I don’t think any of us got out of high school without hearing the word sonnet or a piece of Browning’s How do I love thee. We all knew Shakespeare wrote some poems but most of us preferred Dr. Seuss. So when I was first told my words were poetry, my response was: yawn.
When I first started writing, I didn’t know it was poetry. I knew that I have always liked metaphor (comparing one thing to another unrelated thing) and found that if I compared, say, grief to a giant plate of food, people understood better. Poetry and metaphor grew out of my need to communicate.
I also know that when I write something essay-like, I can be really wordy. Poetry helped me be concise. It also looks pretty on the page.
But then I realized that auto mechanics don’t just work on Ford engines. (Well, I suppose some do.) I would think that if you enjoy engines, after a while you’d want to peek under the hood of a Chevy or a Toyota. If you write, it made sense to me that poetry, novels, personal essays – it would all hold some fascination. It’s words, after all.

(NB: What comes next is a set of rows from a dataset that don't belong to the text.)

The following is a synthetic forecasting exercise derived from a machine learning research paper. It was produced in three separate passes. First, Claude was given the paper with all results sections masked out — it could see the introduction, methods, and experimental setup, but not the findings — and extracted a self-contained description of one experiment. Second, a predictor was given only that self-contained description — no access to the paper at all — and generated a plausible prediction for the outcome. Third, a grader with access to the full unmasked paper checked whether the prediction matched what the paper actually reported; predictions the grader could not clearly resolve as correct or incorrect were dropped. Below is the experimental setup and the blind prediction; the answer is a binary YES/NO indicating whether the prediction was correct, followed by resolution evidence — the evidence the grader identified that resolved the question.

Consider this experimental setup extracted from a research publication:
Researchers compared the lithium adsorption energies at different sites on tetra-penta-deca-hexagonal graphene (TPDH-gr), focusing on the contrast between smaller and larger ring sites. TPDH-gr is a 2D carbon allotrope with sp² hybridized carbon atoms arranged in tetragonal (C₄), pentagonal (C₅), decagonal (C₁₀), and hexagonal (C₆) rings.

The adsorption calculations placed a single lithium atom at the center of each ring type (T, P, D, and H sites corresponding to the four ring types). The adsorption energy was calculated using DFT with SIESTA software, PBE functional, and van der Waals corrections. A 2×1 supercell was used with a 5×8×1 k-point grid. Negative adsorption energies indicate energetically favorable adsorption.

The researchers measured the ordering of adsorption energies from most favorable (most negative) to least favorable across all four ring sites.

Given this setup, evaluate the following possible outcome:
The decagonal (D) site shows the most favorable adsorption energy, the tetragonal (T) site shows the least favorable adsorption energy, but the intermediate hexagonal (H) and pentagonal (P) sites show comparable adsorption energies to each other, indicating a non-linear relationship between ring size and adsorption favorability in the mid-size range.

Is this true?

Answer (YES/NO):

So I embraced the poetry thing. I bought a book (Frances Mayes’ The Discovery of Poetry) and committed to writing every poetry form from an abecedarian to a yadu. Practice, I told myself. I found out that form made me work harder but it also taught me the music of a line. It taught me control. And weirdly enough, it was fun.
I’ve always believed that I just hated poetry (other than my own and one other writer), most was confusing and (at its worst) made me feel dumb. Mayes’ book introduced me to a myriad of other poets. I joined a poetry group that dissected poems for fun. What I discovered was that I didn’t hate poetry; I just had never found a poem I loved. We don’t all like the same art so why would we all enjoy the same poetry? The more I read, the more I understood.
I’ll admit, I still find Shakespeare’s poetry a bit dull and William Carlos Williams’ red wheelbarrow poem annoying but I feel Jamaica Kincaid’s anger at the unfairness of the world and Billy Collins’ murderous thoughts towards his neighbor’s dog.
That’s what a poem is supposed to do – make us feel.
In honor of National Poetry Month, try writing a simple poem even if it’s not your genre. You don’t have to show it to anyone. And read! Try some Billy Collins or Lucille Clifton, plug the words accessible poetry into google.
Do it for the love of words!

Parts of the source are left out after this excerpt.